Question

The work to be done to blow a soap bubble of radius $3 \times 10^{-3}$ m is nearly
(Surface tension of soap solution = $20 \times 10^{-3}$ N m$^{-1}$)

• A. $4.5 \times 10^{-4}$ J
• B. $4.5 \times 10^{-5}$ J
• C. $4.5 \times 10^{-6}$ J
• D. $4.5 \times 10^{-7}$ J

Hint:

When calculating work done to form a soap bubble, remember to account for both the inner and outer surfaces, doubling the surface area.

Answer 1

The Correct Option is C

The work done to blow a soap bubble is the energy required to increase its surface area. A soap bubble has two surfaces (inner and outer), so the total surface area is \( 2 \times 4\pi r^2 \).

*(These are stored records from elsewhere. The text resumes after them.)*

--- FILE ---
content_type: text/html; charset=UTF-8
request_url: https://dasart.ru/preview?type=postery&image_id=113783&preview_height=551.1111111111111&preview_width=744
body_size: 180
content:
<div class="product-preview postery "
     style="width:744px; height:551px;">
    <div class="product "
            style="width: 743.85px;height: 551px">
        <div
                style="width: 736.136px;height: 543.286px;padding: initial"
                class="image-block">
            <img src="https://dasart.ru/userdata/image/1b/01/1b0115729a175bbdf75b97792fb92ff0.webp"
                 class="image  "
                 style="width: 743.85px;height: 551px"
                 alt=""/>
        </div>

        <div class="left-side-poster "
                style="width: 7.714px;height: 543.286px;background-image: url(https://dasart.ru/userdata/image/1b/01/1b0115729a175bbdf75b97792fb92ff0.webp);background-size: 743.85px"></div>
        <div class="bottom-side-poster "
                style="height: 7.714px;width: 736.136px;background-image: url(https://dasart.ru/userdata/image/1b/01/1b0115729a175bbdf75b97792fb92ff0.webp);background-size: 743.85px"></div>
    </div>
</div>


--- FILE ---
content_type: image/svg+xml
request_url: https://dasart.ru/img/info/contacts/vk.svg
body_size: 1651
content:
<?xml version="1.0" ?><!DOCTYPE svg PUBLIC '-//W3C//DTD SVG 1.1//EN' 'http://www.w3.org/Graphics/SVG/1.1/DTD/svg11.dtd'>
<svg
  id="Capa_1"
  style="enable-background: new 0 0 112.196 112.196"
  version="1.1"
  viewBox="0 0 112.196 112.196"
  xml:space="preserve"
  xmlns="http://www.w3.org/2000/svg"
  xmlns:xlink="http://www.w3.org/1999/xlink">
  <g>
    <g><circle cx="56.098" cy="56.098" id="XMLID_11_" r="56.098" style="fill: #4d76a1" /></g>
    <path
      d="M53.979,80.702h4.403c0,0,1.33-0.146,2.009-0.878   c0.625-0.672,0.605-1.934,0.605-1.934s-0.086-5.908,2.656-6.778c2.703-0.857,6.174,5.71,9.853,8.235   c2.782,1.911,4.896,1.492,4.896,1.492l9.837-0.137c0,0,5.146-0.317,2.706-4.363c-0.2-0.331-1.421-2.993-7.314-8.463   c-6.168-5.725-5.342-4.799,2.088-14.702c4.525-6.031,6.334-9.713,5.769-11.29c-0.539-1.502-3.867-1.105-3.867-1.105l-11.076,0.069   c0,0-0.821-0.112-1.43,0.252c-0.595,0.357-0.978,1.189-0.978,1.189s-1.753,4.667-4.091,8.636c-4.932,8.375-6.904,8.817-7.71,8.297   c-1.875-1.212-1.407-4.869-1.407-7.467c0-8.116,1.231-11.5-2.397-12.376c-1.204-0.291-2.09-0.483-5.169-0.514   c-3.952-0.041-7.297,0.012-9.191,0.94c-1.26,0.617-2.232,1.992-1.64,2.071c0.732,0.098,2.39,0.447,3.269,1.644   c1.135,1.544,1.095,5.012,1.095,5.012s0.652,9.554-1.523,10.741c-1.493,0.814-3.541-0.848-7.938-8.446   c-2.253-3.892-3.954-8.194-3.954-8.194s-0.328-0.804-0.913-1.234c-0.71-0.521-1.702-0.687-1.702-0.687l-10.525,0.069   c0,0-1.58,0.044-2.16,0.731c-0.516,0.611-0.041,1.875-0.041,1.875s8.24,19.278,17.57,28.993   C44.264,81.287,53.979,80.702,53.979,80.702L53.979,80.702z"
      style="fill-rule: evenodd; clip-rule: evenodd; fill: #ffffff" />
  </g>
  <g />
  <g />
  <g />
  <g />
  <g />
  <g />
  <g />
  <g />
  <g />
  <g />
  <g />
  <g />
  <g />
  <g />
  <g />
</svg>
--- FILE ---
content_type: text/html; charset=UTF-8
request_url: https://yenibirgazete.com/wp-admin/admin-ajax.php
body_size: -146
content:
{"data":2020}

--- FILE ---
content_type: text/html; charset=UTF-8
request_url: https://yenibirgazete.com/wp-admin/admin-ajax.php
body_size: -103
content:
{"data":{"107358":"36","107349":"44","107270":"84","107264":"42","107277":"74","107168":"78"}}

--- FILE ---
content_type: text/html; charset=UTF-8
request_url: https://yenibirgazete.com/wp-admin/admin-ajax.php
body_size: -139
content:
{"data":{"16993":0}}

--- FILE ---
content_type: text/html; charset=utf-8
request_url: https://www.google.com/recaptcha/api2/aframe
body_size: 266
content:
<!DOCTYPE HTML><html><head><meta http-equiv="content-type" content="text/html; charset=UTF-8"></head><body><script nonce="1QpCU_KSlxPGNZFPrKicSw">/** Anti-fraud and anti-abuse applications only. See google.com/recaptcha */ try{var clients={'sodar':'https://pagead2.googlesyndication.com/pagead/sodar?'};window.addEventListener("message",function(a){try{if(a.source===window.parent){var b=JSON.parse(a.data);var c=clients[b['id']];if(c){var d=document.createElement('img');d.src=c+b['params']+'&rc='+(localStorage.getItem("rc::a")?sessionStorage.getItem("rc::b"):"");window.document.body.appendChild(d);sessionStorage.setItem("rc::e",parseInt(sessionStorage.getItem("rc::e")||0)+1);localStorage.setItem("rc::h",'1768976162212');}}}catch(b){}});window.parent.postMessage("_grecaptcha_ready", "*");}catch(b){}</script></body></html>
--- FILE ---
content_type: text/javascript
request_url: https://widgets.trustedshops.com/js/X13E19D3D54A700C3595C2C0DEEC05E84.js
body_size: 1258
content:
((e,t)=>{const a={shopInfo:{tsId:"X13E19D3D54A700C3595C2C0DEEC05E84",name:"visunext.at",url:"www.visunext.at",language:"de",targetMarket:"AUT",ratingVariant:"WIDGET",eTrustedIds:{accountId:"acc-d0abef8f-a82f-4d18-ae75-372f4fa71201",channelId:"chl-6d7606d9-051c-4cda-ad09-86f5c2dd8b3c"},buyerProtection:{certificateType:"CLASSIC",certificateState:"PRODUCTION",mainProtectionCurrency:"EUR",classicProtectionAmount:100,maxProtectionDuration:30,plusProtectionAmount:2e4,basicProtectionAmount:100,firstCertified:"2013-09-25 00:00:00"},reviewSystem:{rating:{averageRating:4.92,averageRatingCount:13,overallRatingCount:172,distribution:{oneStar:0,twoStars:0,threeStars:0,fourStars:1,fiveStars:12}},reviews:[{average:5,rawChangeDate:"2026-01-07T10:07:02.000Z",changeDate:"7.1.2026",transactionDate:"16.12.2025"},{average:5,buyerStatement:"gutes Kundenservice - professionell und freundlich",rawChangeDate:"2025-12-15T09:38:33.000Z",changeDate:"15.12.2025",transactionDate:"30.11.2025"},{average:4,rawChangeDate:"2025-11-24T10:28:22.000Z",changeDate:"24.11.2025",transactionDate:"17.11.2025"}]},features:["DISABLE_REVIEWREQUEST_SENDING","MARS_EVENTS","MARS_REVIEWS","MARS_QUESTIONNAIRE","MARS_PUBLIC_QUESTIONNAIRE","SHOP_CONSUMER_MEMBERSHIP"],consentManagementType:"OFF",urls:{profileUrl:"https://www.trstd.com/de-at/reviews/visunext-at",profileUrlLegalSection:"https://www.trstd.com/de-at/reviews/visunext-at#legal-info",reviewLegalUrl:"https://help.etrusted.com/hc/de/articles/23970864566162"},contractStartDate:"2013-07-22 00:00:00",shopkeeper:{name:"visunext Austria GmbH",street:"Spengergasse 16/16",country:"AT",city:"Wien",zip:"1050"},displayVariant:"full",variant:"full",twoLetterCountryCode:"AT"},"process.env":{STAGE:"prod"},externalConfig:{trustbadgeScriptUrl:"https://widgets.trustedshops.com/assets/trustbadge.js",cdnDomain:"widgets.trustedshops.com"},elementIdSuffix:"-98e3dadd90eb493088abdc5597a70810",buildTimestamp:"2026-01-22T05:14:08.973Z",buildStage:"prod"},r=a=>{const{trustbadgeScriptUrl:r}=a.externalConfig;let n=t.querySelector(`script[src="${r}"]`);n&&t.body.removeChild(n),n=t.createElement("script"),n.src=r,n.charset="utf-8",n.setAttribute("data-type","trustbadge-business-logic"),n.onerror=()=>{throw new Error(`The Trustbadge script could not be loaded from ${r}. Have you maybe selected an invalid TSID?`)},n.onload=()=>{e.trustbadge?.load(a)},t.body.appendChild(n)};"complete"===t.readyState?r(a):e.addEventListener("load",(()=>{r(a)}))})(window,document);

Given \( r = 3 \times 10^{-3} \) m, surface area = \( 2 \times 4\pi (3 \times 10^{-3})^2 = 8\pi \times 9 \times 10^{-6} = 72\pi \times 10^{-6} \) m\(^2\).

Surface tension \( \sigma = 20 \times 10^{-3} \) N/m. Work done = surface tension \(\times\) surface area = \( (20 \times 10^{-3}) \times (72\pi \times 10^{-6}) = 20 \times 72\pi \times 10^{-9} = 1440\pi \times 10^{-9} \approx 4523 \times 10^{-9} = 4.523 \times 10^{-6} \) J, which is closest to \( 4.5 \times 10^{-6} \) J.

Thus, the work done is approximately \( 4.5 \times 10^{-6} \) J, suggesting option 3 is correct, but please confirm.